The ATAC-seq (Assay for Transposase-Accessible Chromatin using sequencing) pipeline typically follows several steps to analyze paired-end sequencing data and identify regions of open chromatin (peaks). Here's a basic outline of the process:
FastQC: Perform initial quality checks on raw sequencing data to assess sequence quality, GC content, over-representation of sequences, etc.
Cutadapt: Remove low-quality bases, adapter sequences, or other artifacts that may affect downstream analysis.
Kraken2: Helps detect contamination by identifying unexpected organisms in the sample.
Fastq Screen: Screens sequencing data against a database of known contaminants, such as adapter sequences, PhiX control, and various other sources of contamination. It helps to identify and quantify the presence of these contaminants in the sequencing data.
Bowtie2: Aligns paired-end reads to the reference genome.
Picard MarkDuplicates: Remove duplicate reads introduced during library preparation.

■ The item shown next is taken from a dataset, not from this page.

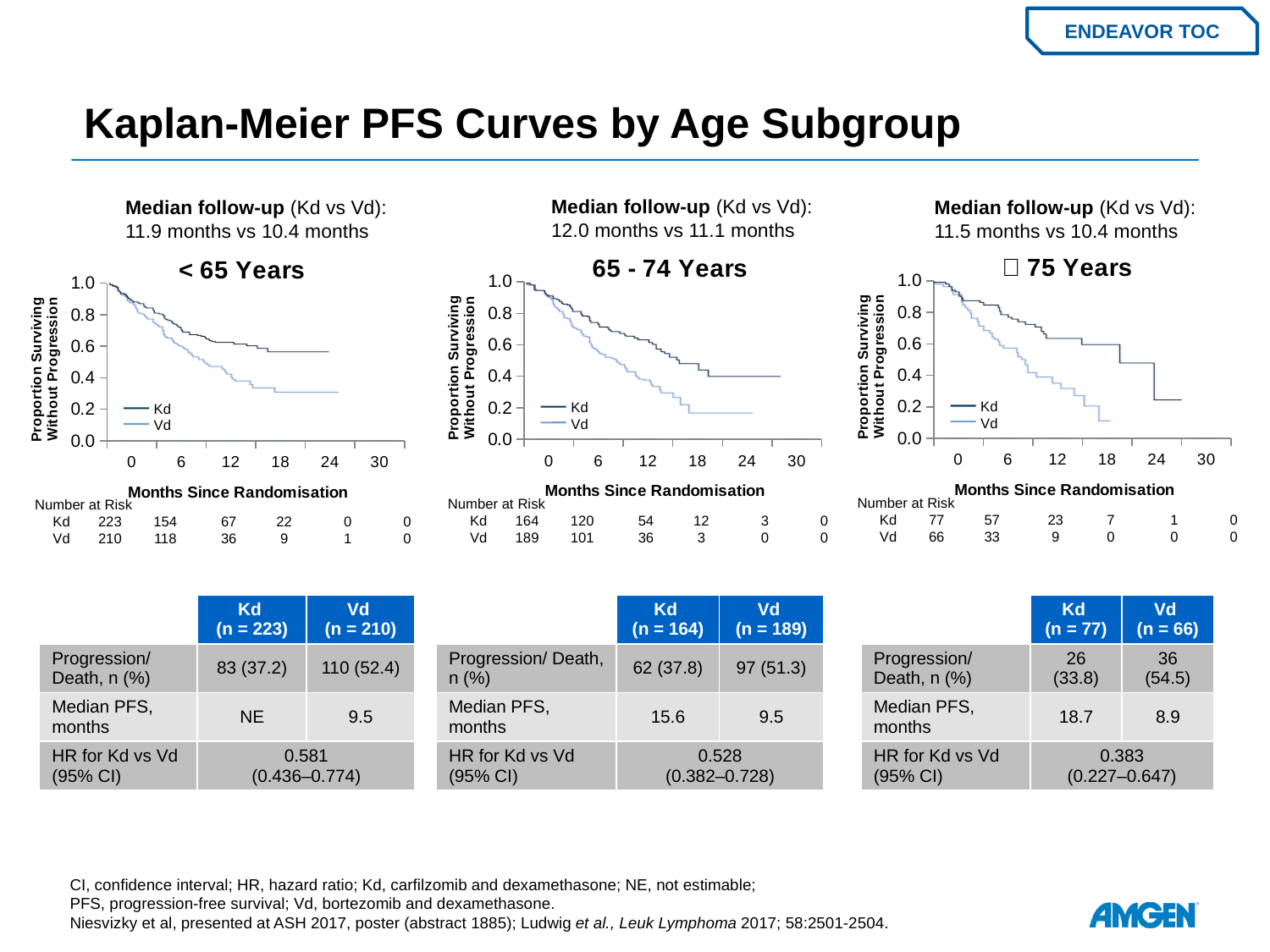
In the "65 - 74 Years" chart, what is the number at risk for Vd at 6 months? 101 In the "< 65 Years" chart, do the curves rise or fall as months since randomisation increase? fall In the "65 - 74 Years" chart, which series has the larger number at risk at 0 months, Kd or Vd? Vd How many series does the legend of the "65 - 74 Years" chart list? 2 In the "< 65 Years" chart, what is the difference between the Kd and Vd numbers at risk at 6 months? 36 What kind of chart is the "< 65 Years" chart? Line chart (Kaplan-Meier curve) What is the x-axis title of the "65 - 74 Years" chart? Months Since Randomisation In the "< 65 Years" chart, is the Kd curve at 24 months greater or less than 0.4? greater In the "75 Years" (oldest age group) chart, what is the number at risk for Kd at 12 months? 23 In the "65 - 74 Years" chart, is the Vd curve at 24 months greater or less than 0.4? less In the "< 65 Years" chart, what is the number at risk for Kd at 6 months? 154 In the "< 65 Years" chart, what is the number at risk for Vd at 12 months? 36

Peak Calling: Genrich identifies regions of open chromatin (peaks)
Deeptools: assesses the quality of peaks.
ChIPseeker: identifies the genomic regions associated with open chromatin regions and to perform functional annotation of these regions.

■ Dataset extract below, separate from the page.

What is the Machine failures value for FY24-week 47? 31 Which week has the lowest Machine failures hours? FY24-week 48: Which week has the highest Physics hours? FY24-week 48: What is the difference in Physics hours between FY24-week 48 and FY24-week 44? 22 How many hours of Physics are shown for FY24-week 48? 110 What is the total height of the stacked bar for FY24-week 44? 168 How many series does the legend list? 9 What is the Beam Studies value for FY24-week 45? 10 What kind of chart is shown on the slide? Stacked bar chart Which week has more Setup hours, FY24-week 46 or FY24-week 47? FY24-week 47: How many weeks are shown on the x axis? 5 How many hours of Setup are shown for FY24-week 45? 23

MultiQC : generates an interactive HTML report that provides a concise summary of the results
Clone the Repository: Clone the new repository to your local machine, choosing the directory where you want to perform data analysis. Instructions for cloning can be found here.
Tailor the workflow to your project's requirements:
Edit config.yaml
in the config/
directory to set up the workflow execution parameters.
module load snakemake/8.4.8
conda create -n $NAME
Activate the Conda Environment:
conda activate $NAME
Install mamba
conda install -c conda-forge mamba
Test the Configuration: Perform a dry-run to validate your setup:
snakemake --use-conda -np
Local Execution: Execute the workflow on your local machine using $N cores:
snakemake --use-conda --cores $N
Here, $N represents the number of cores you wish to allocate for the workflow.